The monoidal center and the character algebra

TL;DR

This paper develops a categorical character theory for pivotal finite tensor categories, defining class functions and internal characters via the monoidal center, extending Hopf algebra results, and exploring semisimplicity and character tables.

Contribution

It introduces a new algebra of class functions and internal characters for pivotal finite tensor categories, extending classical Hopf algebra character theory to a categorical setting.

Findings

The internal character map is an injective algebra homomorphism.

The map is an isomorphism if and only if the category is semisimple.
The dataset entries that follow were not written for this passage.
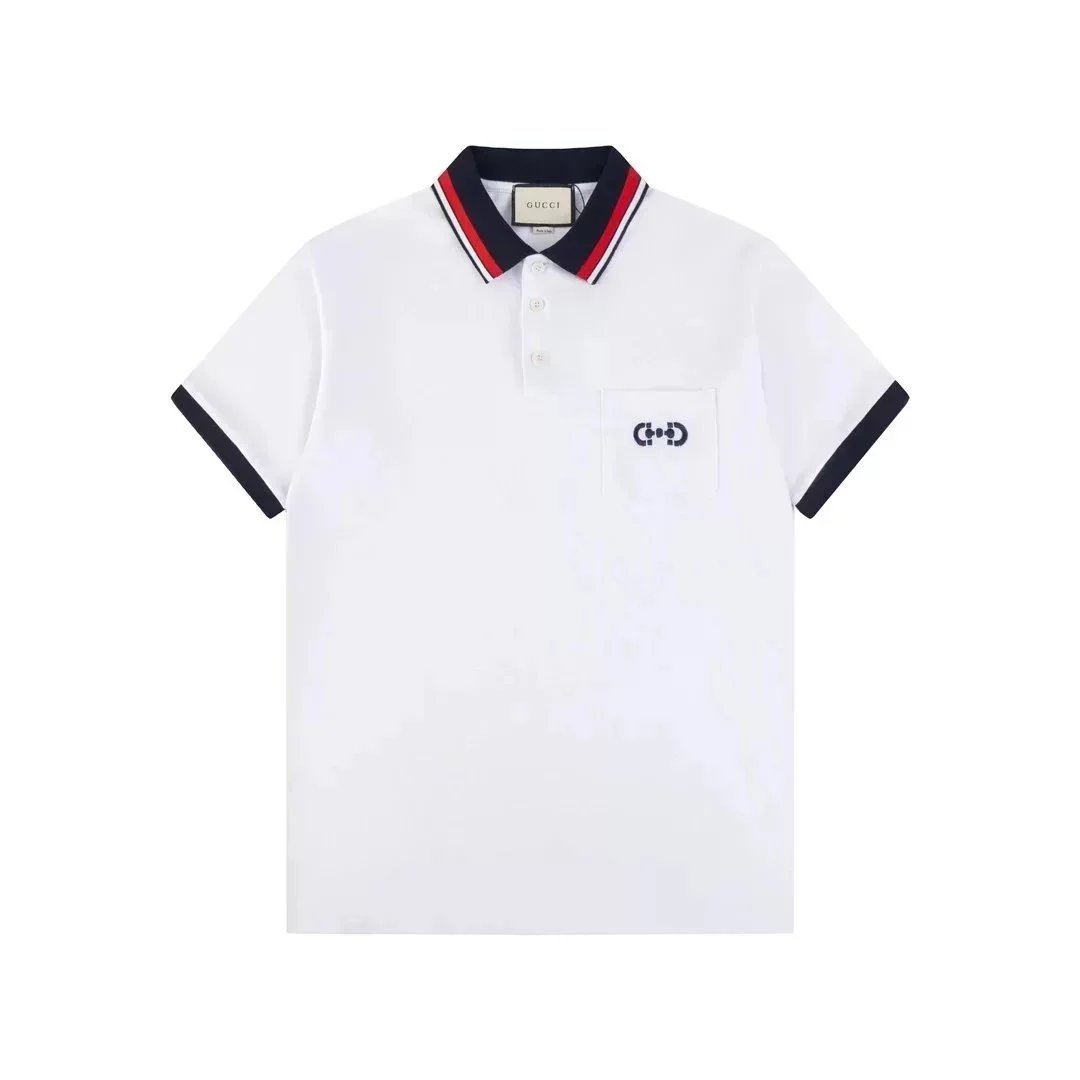 白色红黑白领002 白色红黑白领002
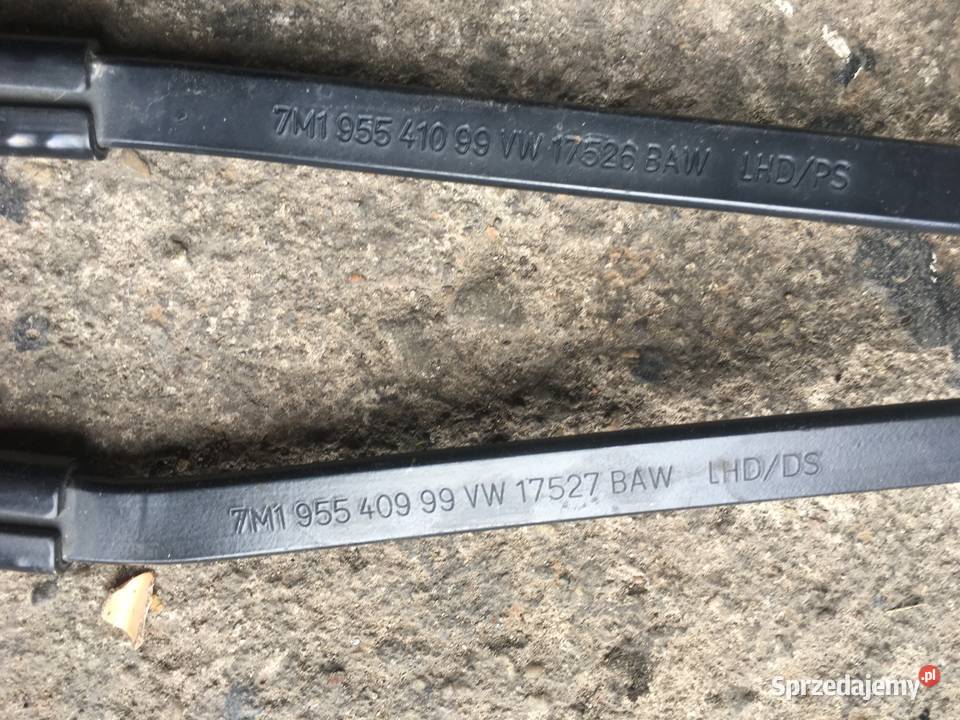 Ramie Wycieraczek Lewe Prawe Sharan Alhambra osobowe Chojnice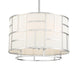 Libby Langdon For Crystorama Danielson 6 Light Polished Nickel Chandelier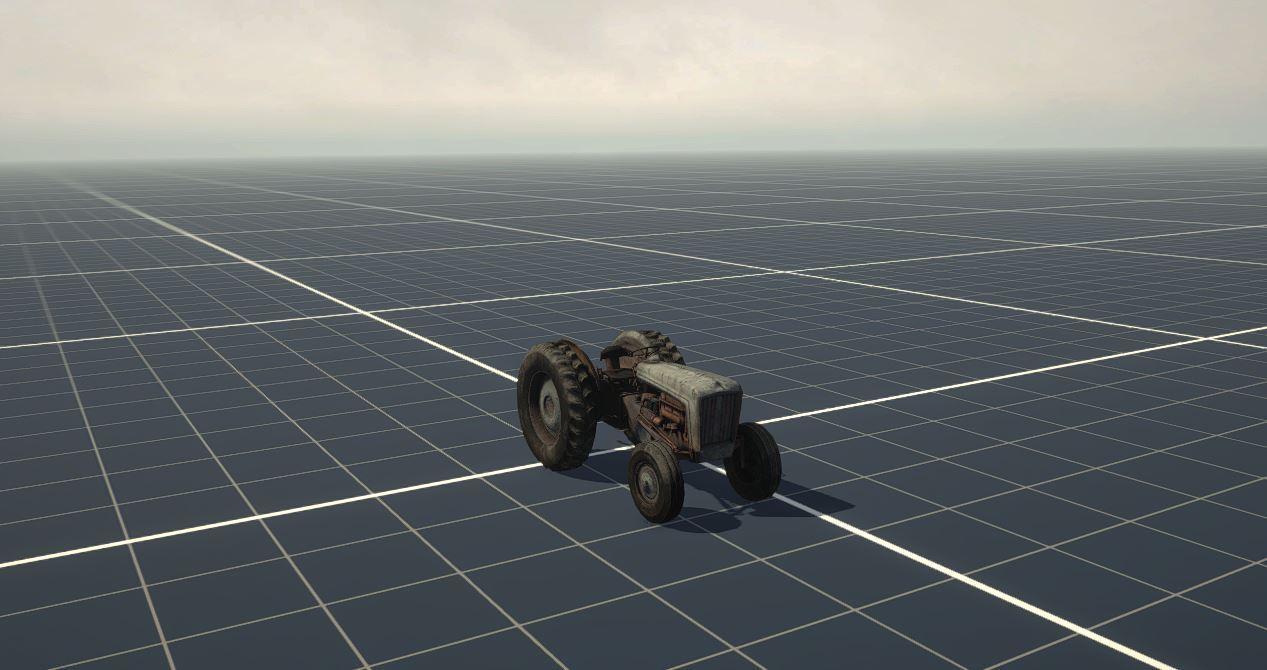 French Tractor [Normandy DLC]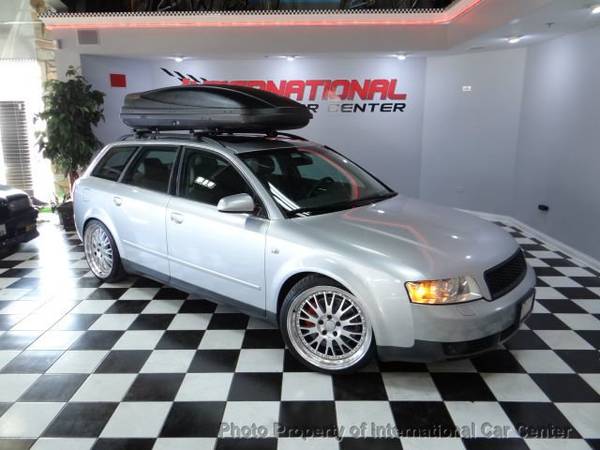 2003 *Audi* *A4* *3.0 Avant quattro* Light Silver Me for sale in Lombard, IL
The character table relates to the S-matrix in modular tensor categories.

Abstract

For a pivotal finite tensor category $\mathcal{C}$ over an algebraically closed field $k$, we define the algebra $\mathsf{CF}(\mathcal{C})$ of class functions and the internal character $\mathsf{ch}(X) \in \mathsf{CF}(\mathcal{C})$ for an object $X \in \mathcal{C}$ by using an adjunction between $\mathcal{C}$ and its monoidal center $\mathcal{Z}(\mathcal{C})$. We also develop the integral theory in a unimodular finite tensor category by using the same adjunction. By utilizing these tools, we extend some results in the character theory of finite-dimensional Hopf algebras to this category-theoretical setting. Our main result is that the map $\mathsf{ch}: \mathsf{Gr}_k(\mathcal{C}) \to \mathsf{CF}(\mathcal{C})$ given by taking the internal character is a well-defined injective algebra map, where $\mathsf{Gr}_k(\mathcal{C})$ is the scalar extension of the Grothendieck ring of $\mathcal{C}$ to $k$. Moreover, under the assumption that $\mathcal{C}$ is unimodular, the map $\mathsf{ch}$ is an isomorphism if and only if $\mathcal{C}$ is semisimple. As an application, we show that the algebra $\mathsf{Gr}_{k}(\mathcal{C})$ is semisimple if $\mathcal{C}$ is a non-degenerate pivotal fusion category. If, moreover, $\mathsf{Gr}_k(\mathcal{C})$ is commutative, then the character table of $\mathcal{C}$ is defined based on the integral theory. It turns out that the character table is obtained from the $S$-matrix if $\mathcal{C}$ is a modular tensor category. Generalizing corresponding results in the finite group theory, we prove the orthogonality relations and the integrality.